(Spatial question entries)
⟨
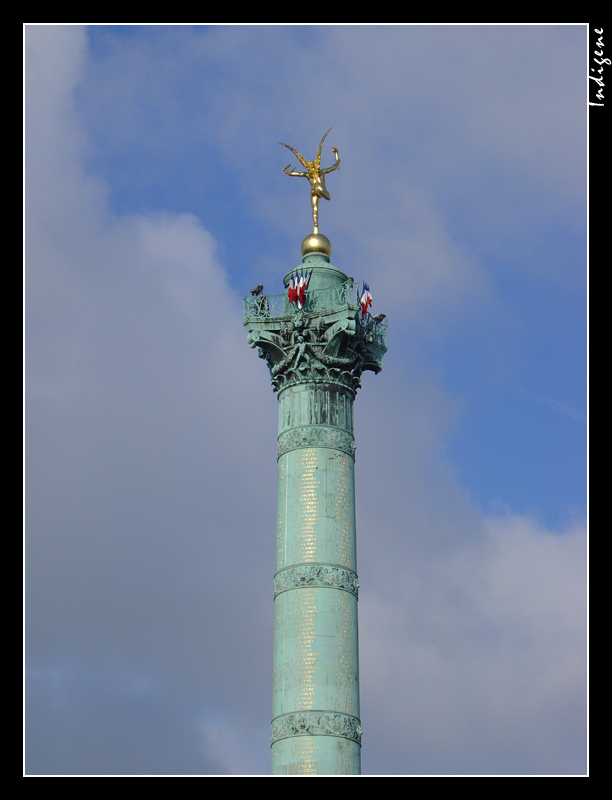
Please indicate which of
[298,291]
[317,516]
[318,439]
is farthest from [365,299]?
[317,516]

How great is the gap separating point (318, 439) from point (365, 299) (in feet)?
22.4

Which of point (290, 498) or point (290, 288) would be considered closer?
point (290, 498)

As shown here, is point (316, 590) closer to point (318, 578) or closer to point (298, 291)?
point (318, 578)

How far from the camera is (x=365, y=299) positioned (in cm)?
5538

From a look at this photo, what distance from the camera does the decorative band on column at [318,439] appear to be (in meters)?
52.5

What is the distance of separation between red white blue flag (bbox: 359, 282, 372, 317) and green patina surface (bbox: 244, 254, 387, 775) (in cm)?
⟩
⟨
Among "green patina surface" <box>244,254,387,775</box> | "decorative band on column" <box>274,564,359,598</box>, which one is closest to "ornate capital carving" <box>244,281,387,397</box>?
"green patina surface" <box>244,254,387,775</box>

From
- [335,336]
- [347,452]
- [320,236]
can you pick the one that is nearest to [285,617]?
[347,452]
⟩
**Written instruction:**
Pull out each line of the rows above that contains the string "patina", and copy every such line in full.

**Written answer:**
What is the distance of separation between red white blue flag (bbox: 359, 282, 372, 317) and green patina surface (bbox: 244, 254, 387, 775) (in cm)?
Among "green patina surface" <box>244,254,387,775</box> | "decorative band on column" <box>274,564,359,598</box>, which one is closest to "ornate capital carving" <box>244,281,387,397</box>?
"green patina surface" <box>244,254,387,775</box>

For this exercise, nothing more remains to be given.